III. Die Revision wird zugelassen.
Tatbestand
Die Beteiligten streiten um den Eintritt einer dreiwöchigen Sperrzeit nach dem Dritten Buch Sozialgesetzbuch (SGB III) und die Aufhebung und Erstattung von Arbeitslosengeld (Alg) für den Zeitraum der Sperrzeit.
Die Klägerin war vom 1. Juni 2010 bis 30. September 2016 (Bl. 4 der Verwaltungsakte) als Disponentin/Bürokauffrau bei dem Autohaus C. GmbH & Co. KG beschäftigt. Das Beschäftigungsverhältnis endete durch Kündigung des Arbeitgebers vom 29. Juli zum 30. September 2016 (Bl. 4, 5 der Verwaltungsakte). In der Zeit vom 16. Mai 2016 bis 7. September 2016bezog die Klägerin Krankengeld (Bl. 8 der Verwaltungsakte).
Die Klägerin meldete sich am 29. September 2016 (Bl. 1 der Verwaltungsakte) bei der Beklagten zum 1. Oktober 2016 persönlich arbeitslos und beantragte die Bewilligung von Alg. Durch Bescheid vom 16. November 2016 (Bl. 14 der Verwaltungsakte) bewilligte die Beklagte der Klägerin vorläufig Alg vom 8. Oktober 2016 bis 29. September 2017 bei einem Anspruchsbeginn am 1. Oktober 2016 und einer Anspruchsdauer von 360 Kalendertagen.

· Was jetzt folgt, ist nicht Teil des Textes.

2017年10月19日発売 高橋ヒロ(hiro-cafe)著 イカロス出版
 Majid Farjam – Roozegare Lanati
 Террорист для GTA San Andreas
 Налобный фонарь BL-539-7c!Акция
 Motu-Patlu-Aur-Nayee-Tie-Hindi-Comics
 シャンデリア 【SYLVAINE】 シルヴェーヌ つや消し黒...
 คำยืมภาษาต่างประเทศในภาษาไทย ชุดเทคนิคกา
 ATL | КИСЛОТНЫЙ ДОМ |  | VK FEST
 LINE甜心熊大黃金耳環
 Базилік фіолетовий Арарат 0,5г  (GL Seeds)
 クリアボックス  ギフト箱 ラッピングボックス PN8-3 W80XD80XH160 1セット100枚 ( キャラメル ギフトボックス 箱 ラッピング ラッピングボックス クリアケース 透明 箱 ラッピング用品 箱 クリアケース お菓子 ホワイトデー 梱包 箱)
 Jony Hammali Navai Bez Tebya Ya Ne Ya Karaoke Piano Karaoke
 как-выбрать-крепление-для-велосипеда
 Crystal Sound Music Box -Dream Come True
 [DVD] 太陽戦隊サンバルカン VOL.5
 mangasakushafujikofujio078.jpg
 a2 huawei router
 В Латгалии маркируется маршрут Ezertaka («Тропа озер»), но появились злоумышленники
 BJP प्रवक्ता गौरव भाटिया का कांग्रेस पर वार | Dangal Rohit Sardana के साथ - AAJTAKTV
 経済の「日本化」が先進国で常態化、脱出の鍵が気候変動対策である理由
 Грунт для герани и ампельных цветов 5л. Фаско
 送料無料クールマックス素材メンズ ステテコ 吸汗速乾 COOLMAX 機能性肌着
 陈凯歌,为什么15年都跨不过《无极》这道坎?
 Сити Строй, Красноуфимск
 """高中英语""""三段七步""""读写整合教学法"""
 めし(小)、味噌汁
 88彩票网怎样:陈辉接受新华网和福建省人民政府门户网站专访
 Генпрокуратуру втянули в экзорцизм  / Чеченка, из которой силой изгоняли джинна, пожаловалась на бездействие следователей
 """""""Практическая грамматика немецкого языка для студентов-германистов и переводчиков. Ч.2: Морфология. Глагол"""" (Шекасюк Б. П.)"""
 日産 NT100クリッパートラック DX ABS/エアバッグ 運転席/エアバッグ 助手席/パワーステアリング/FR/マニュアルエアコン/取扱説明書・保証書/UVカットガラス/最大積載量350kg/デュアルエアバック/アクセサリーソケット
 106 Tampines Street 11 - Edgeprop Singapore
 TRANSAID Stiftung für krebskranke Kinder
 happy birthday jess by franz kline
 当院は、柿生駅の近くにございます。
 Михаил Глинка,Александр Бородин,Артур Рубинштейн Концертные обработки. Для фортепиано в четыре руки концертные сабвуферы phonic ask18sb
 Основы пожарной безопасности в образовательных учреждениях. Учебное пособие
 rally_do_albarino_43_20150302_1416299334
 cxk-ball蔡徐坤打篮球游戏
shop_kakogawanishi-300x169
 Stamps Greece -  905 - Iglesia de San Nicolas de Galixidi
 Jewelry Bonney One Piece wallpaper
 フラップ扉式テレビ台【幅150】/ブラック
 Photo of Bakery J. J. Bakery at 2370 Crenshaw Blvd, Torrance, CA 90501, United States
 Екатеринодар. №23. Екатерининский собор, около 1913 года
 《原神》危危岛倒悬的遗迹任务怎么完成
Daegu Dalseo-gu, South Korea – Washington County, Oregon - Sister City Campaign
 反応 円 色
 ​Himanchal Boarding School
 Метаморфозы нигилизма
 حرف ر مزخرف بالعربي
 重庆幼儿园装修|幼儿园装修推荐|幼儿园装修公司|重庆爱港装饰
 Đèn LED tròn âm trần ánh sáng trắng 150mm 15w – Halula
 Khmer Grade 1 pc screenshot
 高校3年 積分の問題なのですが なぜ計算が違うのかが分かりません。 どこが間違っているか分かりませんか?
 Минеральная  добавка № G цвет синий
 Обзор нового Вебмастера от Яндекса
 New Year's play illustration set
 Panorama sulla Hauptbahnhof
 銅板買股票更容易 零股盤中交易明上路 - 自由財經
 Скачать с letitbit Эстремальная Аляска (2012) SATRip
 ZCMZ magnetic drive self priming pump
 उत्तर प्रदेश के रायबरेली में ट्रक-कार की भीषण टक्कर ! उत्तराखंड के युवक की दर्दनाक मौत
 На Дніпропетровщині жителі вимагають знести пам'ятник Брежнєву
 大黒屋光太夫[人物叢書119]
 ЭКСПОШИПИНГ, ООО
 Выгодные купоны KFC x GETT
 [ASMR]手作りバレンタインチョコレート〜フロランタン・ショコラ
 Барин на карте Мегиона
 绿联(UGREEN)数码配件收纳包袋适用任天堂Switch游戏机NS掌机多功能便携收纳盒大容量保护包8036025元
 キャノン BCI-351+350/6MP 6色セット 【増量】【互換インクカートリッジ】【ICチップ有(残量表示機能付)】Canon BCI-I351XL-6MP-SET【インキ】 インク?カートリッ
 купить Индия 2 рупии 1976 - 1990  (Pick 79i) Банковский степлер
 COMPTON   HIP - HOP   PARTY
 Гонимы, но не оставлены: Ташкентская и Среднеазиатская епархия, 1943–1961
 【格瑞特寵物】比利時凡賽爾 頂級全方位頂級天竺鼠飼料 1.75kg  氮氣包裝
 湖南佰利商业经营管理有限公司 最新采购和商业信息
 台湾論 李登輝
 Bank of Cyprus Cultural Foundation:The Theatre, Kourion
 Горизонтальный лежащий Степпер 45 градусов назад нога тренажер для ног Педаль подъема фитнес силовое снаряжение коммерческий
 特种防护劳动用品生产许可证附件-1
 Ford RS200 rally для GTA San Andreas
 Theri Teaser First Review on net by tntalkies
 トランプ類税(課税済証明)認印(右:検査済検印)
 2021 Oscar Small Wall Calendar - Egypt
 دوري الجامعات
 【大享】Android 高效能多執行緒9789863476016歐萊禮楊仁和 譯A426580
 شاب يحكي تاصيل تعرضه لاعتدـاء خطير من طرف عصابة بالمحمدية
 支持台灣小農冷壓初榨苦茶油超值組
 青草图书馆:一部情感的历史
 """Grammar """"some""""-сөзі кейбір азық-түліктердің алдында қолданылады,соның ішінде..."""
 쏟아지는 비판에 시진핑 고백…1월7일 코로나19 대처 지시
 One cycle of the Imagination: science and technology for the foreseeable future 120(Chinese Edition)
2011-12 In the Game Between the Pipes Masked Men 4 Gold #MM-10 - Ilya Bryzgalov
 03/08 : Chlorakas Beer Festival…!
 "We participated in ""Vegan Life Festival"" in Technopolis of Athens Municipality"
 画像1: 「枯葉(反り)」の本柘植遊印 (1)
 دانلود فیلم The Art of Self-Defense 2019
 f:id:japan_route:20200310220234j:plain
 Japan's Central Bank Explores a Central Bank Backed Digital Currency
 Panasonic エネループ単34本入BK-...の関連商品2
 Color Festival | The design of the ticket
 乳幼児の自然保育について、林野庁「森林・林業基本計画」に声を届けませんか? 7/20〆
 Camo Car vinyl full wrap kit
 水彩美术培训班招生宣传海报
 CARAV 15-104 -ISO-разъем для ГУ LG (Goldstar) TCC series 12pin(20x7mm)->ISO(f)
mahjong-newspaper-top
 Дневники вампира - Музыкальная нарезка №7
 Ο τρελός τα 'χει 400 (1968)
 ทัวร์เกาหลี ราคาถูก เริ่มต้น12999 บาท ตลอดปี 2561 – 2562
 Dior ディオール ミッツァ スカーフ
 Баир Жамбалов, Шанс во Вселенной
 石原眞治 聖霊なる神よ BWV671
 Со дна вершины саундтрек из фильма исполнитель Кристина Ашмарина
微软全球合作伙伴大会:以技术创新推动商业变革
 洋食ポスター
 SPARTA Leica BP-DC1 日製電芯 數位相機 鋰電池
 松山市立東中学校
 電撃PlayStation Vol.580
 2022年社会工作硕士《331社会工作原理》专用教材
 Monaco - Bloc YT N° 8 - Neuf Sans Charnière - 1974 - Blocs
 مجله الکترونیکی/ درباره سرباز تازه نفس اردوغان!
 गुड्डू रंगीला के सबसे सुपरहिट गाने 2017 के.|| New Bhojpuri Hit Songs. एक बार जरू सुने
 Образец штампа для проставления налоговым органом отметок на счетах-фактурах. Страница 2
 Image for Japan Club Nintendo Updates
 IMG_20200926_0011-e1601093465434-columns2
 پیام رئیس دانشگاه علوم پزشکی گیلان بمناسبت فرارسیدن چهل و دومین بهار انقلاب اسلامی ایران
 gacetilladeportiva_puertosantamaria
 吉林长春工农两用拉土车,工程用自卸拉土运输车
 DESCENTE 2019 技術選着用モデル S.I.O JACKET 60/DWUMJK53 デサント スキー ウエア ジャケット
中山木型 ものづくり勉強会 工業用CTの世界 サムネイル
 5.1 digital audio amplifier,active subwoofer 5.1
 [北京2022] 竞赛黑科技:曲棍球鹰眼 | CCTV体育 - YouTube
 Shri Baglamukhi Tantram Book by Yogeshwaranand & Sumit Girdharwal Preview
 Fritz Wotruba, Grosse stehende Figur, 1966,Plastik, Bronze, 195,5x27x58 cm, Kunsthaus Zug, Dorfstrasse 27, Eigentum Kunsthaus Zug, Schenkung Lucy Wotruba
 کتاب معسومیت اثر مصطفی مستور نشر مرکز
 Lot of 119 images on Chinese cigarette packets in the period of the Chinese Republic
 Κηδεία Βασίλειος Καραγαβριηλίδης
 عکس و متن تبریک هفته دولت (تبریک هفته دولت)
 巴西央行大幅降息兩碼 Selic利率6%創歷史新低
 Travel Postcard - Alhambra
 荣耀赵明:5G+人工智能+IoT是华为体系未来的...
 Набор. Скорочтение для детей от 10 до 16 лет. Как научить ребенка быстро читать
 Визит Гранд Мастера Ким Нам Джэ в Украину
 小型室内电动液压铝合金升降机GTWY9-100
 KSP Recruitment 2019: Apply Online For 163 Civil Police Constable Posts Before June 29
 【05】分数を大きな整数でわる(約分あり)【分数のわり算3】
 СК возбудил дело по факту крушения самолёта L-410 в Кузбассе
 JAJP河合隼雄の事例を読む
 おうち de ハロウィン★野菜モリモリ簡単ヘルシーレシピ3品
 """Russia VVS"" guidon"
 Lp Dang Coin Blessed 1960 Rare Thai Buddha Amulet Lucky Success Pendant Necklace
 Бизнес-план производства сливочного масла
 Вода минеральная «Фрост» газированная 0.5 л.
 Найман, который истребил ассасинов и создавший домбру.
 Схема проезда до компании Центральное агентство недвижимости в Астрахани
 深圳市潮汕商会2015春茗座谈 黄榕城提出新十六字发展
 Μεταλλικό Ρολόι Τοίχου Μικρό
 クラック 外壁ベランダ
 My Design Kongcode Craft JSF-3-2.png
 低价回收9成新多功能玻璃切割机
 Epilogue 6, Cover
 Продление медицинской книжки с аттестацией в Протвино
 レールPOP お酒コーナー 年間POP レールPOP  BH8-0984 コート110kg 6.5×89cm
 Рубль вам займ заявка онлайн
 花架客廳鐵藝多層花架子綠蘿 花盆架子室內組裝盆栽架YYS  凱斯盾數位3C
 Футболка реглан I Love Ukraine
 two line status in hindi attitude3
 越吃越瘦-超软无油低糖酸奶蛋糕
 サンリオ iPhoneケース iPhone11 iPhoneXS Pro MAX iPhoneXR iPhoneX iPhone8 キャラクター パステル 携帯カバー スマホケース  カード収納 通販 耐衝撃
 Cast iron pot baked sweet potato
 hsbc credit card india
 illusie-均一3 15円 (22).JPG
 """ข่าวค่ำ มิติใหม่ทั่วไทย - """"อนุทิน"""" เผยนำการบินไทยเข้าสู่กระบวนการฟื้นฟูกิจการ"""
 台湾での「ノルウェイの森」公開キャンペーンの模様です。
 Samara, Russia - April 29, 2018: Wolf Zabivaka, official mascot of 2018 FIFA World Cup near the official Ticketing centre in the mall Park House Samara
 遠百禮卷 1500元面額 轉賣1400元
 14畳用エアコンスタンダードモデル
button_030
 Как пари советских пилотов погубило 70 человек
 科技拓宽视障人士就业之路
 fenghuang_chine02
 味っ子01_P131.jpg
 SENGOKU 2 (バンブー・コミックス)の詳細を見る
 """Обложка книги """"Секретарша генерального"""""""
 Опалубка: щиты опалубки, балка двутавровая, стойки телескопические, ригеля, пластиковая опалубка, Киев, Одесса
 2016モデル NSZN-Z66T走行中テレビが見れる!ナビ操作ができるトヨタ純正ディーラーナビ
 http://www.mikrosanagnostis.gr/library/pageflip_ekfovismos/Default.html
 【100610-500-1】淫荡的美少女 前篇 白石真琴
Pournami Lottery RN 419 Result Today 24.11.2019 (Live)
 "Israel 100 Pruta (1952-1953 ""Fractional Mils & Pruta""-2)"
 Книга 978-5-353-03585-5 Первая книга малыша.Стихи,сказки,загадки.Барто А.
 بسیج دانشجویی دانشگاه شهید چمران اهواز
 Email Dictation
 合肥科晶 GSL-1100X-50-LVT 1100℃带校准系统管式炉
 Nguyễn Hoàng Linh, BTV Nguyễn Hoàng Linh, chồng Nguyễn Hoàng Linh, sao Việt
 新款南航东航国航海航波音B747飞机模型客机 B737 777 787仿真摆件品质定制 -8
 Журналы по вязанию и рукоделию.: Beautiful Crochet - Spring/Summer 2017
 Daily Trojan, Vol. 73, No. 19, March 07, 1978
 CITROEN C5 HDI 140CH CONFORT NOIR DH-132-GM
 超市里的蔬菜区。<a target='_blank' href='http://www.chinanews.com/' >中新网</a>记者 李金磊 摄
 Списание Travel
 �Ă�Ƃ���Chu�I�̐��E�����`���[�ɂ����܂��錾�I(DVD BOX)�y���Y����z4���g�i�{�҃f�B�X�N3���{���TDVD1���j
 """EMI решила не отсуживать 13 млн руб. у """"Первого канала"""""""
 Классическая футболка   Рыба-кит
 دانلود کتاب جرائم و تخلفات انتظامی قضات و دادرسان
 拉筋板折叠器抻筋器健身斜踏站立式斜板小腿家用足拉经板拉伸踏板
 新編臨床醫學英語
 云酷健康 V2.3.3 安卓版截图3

Der Bescheid enthielt den Hinweis, dass die Klägerin über den Auszahlungsanspruch im Zeitraum vom 1. bis 7. Oktober 2016 ein gesondertes Schreiben erhalten werde. Nachdem die Beklagte den Vergleich des Arbeitsgerichts Würzburg vom 20. Oktober 2016 (Bl. 21 der Verwaltungsakte) erhalten hatte, in dem festgestellt worden war, dass das Arbeitsverhältnis der Klägerin durch ihre Arbeitgeberin aufgrund ordentlicher fristgerechter Kündigung aus betriebsbedingten Gründen mit Ablauf des 30. September 2016 geendet hat, bewilligte die Beklagte der Klägerin durch Änderungsbescheid vom 9. Dezember 2016 (Bl. 29 der Verwaltungsakte) Alg endgültig ab 1. Oktober 2016 in Höhe von 33,91 Euro täglich.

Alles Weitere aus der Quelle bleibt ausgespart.